### Working data
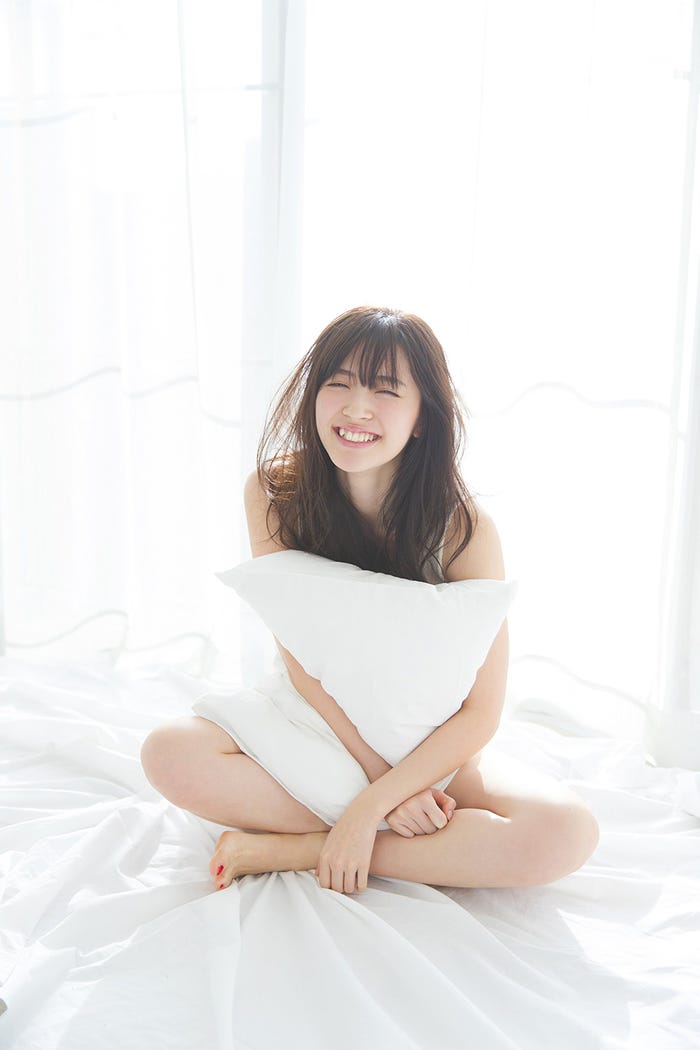 鈴木愛理「あいりまにあ」/画像提供:主婦の友社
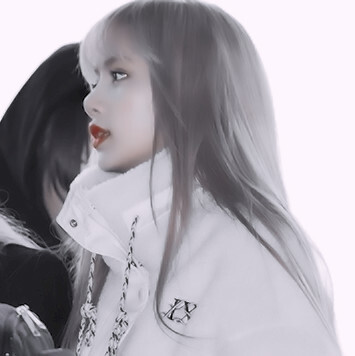 BLACKPINK Lisa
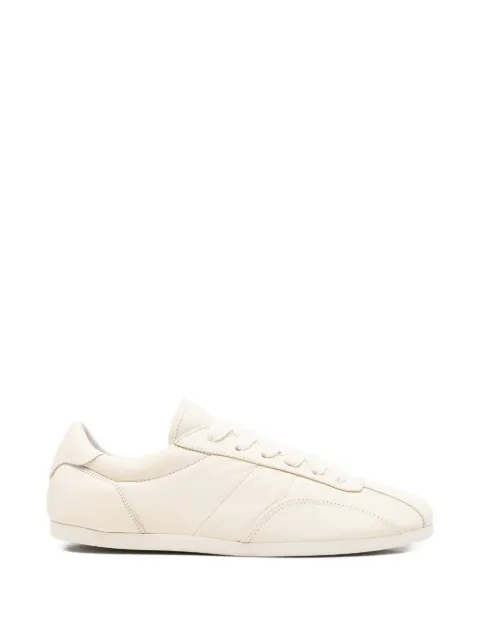 Represent Low Pro leather sneakers Neutrals MLM10041630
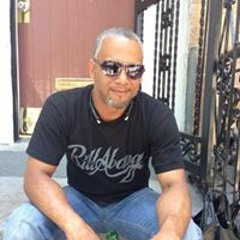 Wayne Gabriel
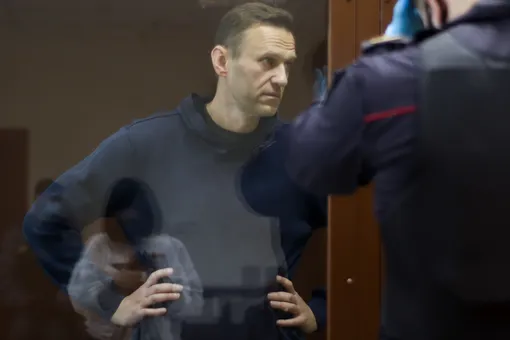 Суд в Москве признал ФБК и штабы Навального экстремистскими организациями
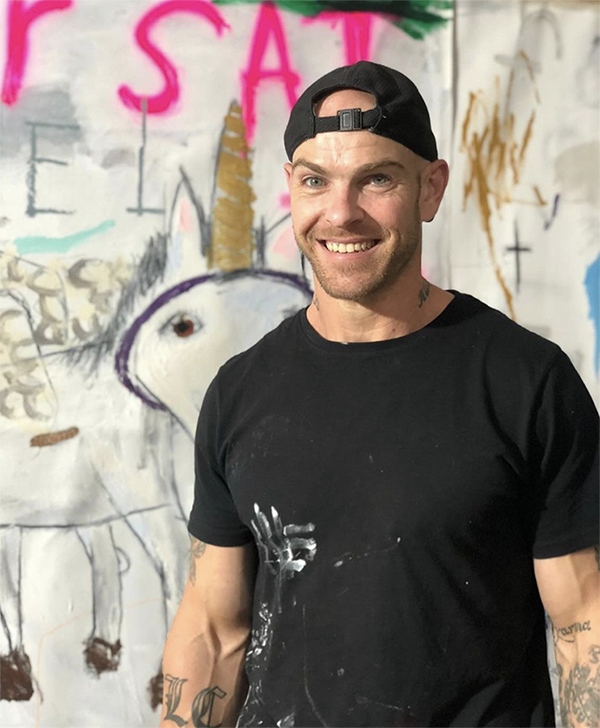 News Studio Gallery Group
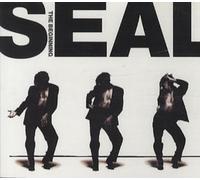 The Beginning by Seal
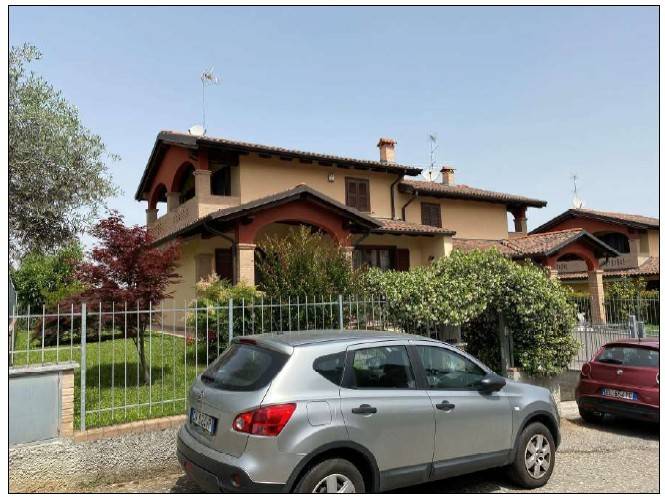 Villa a Borgo priolo in Frazione Olesi - Foto 2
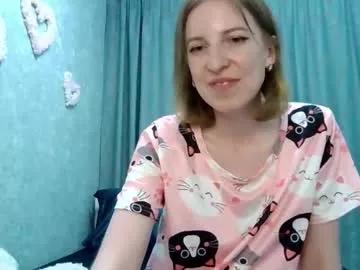 sweet_lilbunny on Chaturbate 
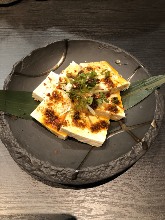Chanja tofu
######
About this task: Leaving out the pictures, restate word for word the lines above from the one containing "The Beginning by Seal" through the end of the records, both ends included.

Your solution:
 The Beginning by Seal
 Villa a Borgo priolo in Frazione Olesi - Foto 2
 sweet_lilbunny on Chaturbate 
Chanja tofu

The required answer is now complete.